Ce nouveau Joseph agira avec la sagesse de Dieu pour sauver toute une région de la famine. Ce nouveau Joseph saura amener ses frères à un vrai repentir Ce nouveau Joseph pleurera à cause des épreuves auxquelles il est obligé de soumettre ses frères pour leur faire voir leur péché; en cela il reflète le coeur d’amour de notre Seigneur.

Ce nouveau Joseph saura pardonner à ses frères et leur dire: C’est pour vous garder en vie que Dieu m’a envoyé, ce n’est pas vous (Gen 45.7-8)… Vous aviez voulu me faire du mal, mais Dieu l’a transformé en bien (50.20).

Ce nouveau Joseph, Premier ministre, le personnage le plus important après le Pharaon, a une nouvelle identité:

son point de référence,
ce n’est plus le Moi, c’est Dieu.

Quelle identité, la mienne? Quelle identité, la tienne? Nous lisons dans Rom 6: Nous savons que notre vieil homme (le Moi non régénéré) a été crucifié avec lui… pour que nous ne soyons plus esclaves du péché, … mais vivants pour Dieu en Christ-Jésus. «En Christ-Jésus» exprime notre nouvelle identité.

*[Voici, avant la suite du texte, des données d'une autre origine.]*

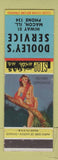 Matchbook Cover - Dooley's Service oil gas Macon IL pinup low phone #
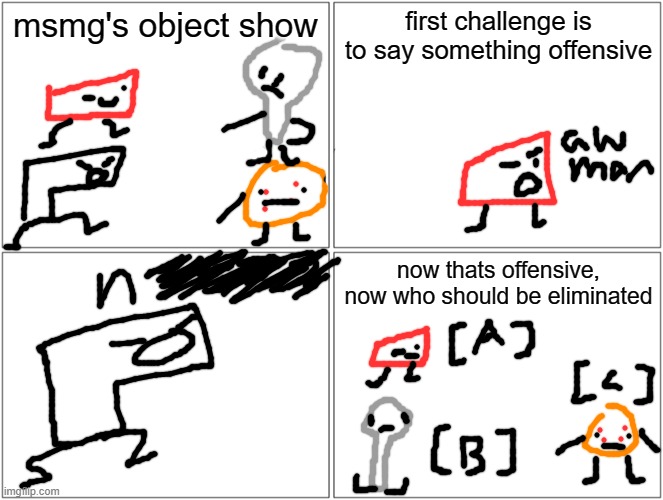 MOS 1: what have i done | msmg's object show; first challenge is to say something offensive; now thats offensive, now who should be eliminated | image tagged in memes,blank comic panel 2x2 | made w/ Imgflip meme maker
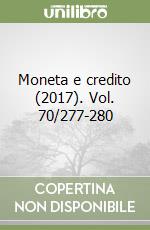 Moneta e credito (2017). Vol. 70/277-280 libro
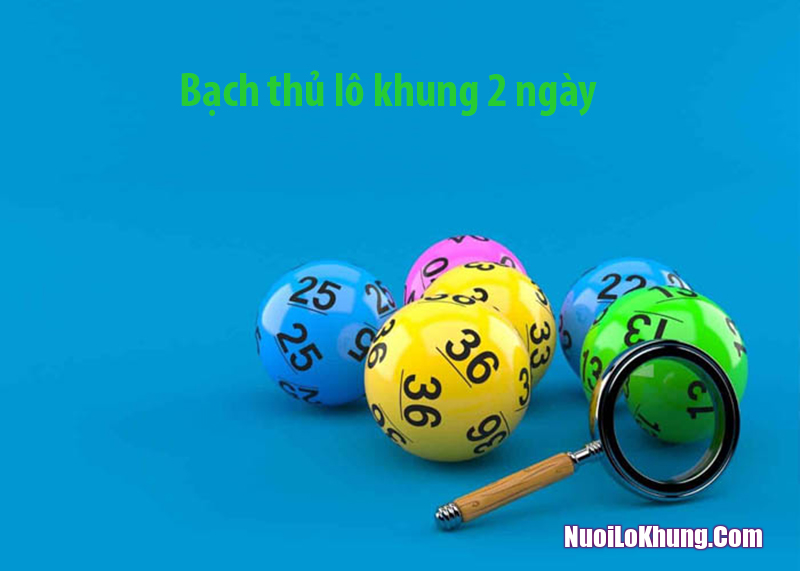 Những điều cần lưu ý khi áp dụng chiến thuật bạch thủ lô khung 2 ngày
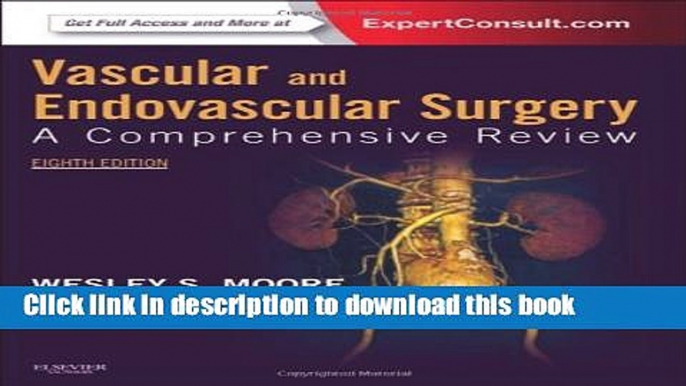 Read Vascular and Endovascular Surgery: A Comprehensive Review Expert Consult: Online and Print,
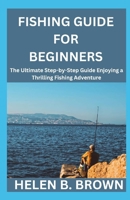 Fishing Guide For Beginners: The Ultimate Step-by-Step Guide Enjoying a Thrilling Fishing Adventure B0C47RZSCQ Book Cover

Sa vie est devenue notre vie: morts avec lui (sa mon à la croix à notre place) – ensevelis avec lui (signifié par le baptême) – assis avec lui dans les lieux célestes (Eph 2.6).

C’est par la foi que cette réalité peut être saisie, tout comme la réalité du pardon accordé à cause de son sacrifice à la croix. Maintenant, Christ est mon point de référence en tout.

Tu crois en Jésus-Christ? Alors il va te sculpter, toi aussi, car il t’a prédestiné à être semblable à l’image de son Fils (Rom 8.29). Il enlève ce qui ne ressemble pas à l’image de Jésus-Christ. Et il est en train de le faire. Tu sais pourquoi? Parce que si quelqu’un est en Christ, il est une nouvelle créature, un être qui a une nouvelle identité. C’est un fait, en Christ tu es une nouvelle créature; en tant que telle, tu es transformé par le Père d’amour en l’amour de son Fils. Et quand cela fait mal, comme Joseph, le Père pleure. Tes épreuves sont peut-être écrasantes, dures à porter, au point où tu gémis sous leur poids. Mais il te veut semblable à son Fils. Laisse-le tailler.

Christ est ta vie. Voilà ton identité.

Jean-Pierre Schneider

 (1) Certains des éléments de l’histoire de Joseph m’ont été suggérés par des causeries données par Walter Gerber en mars-avril 1988 à Adelboden lors d’un séminaire sur la relation d’aide dirigé par le Dr Paul Kaschel.